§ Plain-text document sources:
———

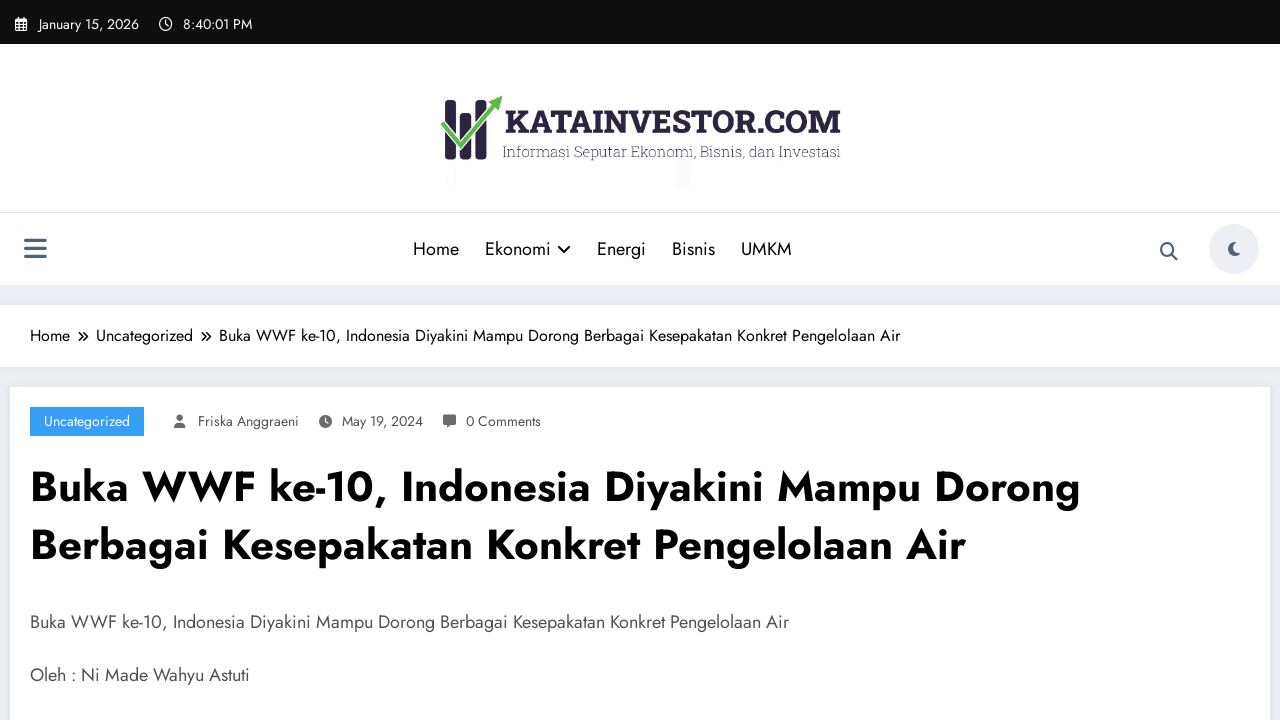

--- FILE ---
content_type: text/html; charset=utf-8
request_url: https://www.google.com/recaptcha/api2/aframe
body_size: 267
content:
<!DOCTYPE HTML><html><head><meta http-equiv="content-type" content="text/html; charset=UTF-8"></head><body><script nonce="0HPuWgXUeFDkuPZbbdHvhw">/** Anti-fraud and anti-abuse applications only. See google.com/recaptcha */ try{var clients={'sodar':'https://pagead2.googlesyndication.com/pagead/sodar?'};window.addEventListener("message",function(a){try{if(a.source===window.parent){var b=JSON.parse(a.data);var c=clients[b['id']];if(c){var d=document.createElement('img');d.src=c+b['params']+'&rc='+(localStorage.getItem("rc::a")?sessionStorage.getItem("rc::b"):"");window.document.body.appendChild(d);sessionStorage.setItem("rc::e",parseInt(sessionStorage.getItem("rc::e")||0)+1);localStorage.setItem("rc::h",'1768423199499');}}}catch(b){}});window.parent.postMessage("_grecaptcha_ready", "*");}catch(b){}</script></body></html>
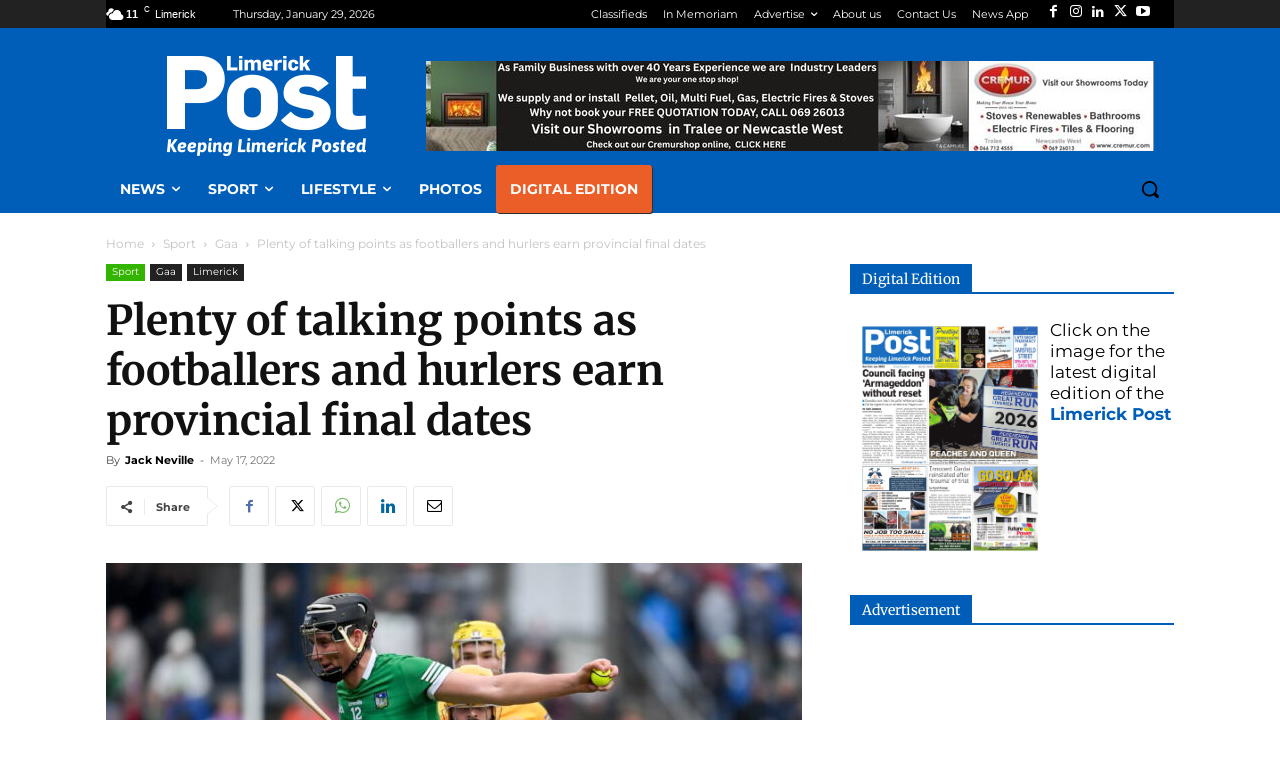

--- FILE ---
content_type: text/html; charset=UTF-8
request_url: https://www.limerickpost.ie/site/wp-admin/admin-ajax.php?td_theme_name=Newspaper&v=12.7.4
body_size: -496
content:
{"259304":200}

———

§ DIRECTIONS FOR THIS TASK:
The answer must be a single number: the count of lines in the records above that contain the word "html".

§ RESPONSE TO THE EXERCISE:
3